Introduction
The year 2020 is known for the global pandemic due to COVID-19, which is caused by SARS-CoV-2. 1 Multisystem Inflammatory Syndrome among Children (MIS-C), a notable inflammatory response, showed a temporal connection with the COVID-19 pandemic, typically presenting in the setting of prior or recent infection by this virus and may present with multiorgan dysfunction, myocarditis, shock, and rarely death. 2, 3 MIS-C presenting as a sole manifestation of acute pancreatitis has been documented in very few case studies, shedding light on the potential mechanisms by which the virus may induce pancreatic inflammation. 4, 5, 6 In present case report, we report a 14-year-old girl who presented with acute pancreatitis and did not respond to the standard line of management but later turned out to be a manifestation of MIS-C.
Case Report
A 14-year-old girl presented in April 2023 with chief complaints of fever, severe epigastric pain, and vomiting since last 5 days. She was treated with analgesics, antiemetics, and antibiotics by a local physician. But her symptoms worsened, and she was referred to our tertiary care hospital for further management. On examination, she was febrile, sick-looking, and in a shock state with abdominal distension and rebound tenderness throughout the abdomen. Positive Rovsing's and Psoas signs were also observed. Subsequent abdominal ultrasonography and abdominal CT scans revealed acute pancreatitis with moderate ascites [Figure 1 ] and bilateral pleural effusion. The laboratory investigations showed elevated white cell counts with predominant neutrophilia, serum lipase (832 U/L) and serum amylase (972 U/L), blood urea (47.4 mg/dL), deranged liver function tests and hyponatremia.

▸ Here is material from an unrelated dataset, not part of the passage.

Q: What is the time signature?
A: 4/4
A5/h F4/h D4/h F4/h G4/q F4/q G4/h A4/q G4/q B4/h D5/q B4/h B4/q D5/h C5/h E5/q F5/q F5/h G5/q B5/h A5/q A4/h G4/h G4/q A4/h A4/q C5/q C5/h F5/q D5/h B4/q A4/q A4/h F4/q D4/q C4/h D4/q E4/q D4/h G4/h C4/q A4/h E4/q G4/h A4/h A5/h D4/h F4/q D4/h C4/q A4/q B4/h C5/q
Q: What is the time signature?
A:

The patient was initially treated with the diagnosis of acute pancreatitis with intravenous fluid bolus and maintenance doses, broad-spectrum antibiotics like vancomycin, meropenem, and metronidazole in appropriate doses. Supportive treatments like oxygen therapy, tramadol, and pantoprazole were also administered. As there was persistence of fever and shock, inotropes were also added in view of septic shock, but the patient still did not respond, and her condition worsened. Considering possible other aetiologies and diagnosis, we sent her inflammatory markers. Her CRP, D-dimer, LDH, and serum ferritin were 232 mg/dl, 9610 ng/L, 933 IU/L, and 535, respectively. Then the COVID antibodies were also sent and came positive with a titre of 15.50, while the RTPCR for COVID-19 was negative.
In view of fever for more than five days, gastrointestinal manifestation in the form of acute pancreatitis, highly elevated inflammatory markers, and positive COVID antibodies, a diagnosis of MIS-C was considered. Injection Methylprednisolone was started in pulse doses of 30 mg/kg/day for five days as the patient was not affordable for injection intravenous immunoglobulin, which is considered to be the first line treatment for MIS-C. Within two days, there was a significant improvement in vitals along with the general and systemic condition of the patient. Subsequently, her inflammatory markers subsided, and abdominal ultrasonography showed a regression of pancreatic inflammation. The patient showed clinical improvement over time, with a gradual transition to a liquid-to-solid diet, and was discharged after 10 days.
Discussion
Multisystem inflammatory syndrome in children (MIS-C) is a serious condition that appears to be linked to the coronavirus disease 2019 (COVID-19). Most children who become infected with the COVID-19 virus have only a mild illness, but in children who go on to develop MIS-C, organs like heart, lungs, blood vessels, kidneys, digestive system, brain, skin, or eyes become severely inflamed along with raised laboratory markers of inflammation.2
While for the diagnosis of acute pancreatitis, a minimum two of the three criteria are required: 1. Abdominal pain 2. Serum amylase or lipase > 3 times the upper normal limit and 3. Characteristic findings on diagnostic imaging.7 Our patient had all the characteristic features of MIS-C, as well as all the clinical, laboratory, and imaging findings for the diagnosis of acute pancreatitis. Our patient responded very well to injection methylprednisolone therapy, which was also suggestive of a diagnosis of MIS-C.
A similar case report was published by Vijay P et al. with large necrotizing pancreatitis with walled-off pancreatic necrosis in MIS-C, which required surgical intervention 4. The virus's ability to bind to ACE2 receptors expressed in respiratory epithelial cells and pancreatic tissue suggests a direct viral involvement in pancreatic injury.This aligns with the notion that the pancreas may serve as a target organ for viral invasion, leading to an inflammatory cascade and the subsequent development of acute pancreatitis.8 The systemic inflammatory response could be the reason for the pancreatic insult in MIS-C.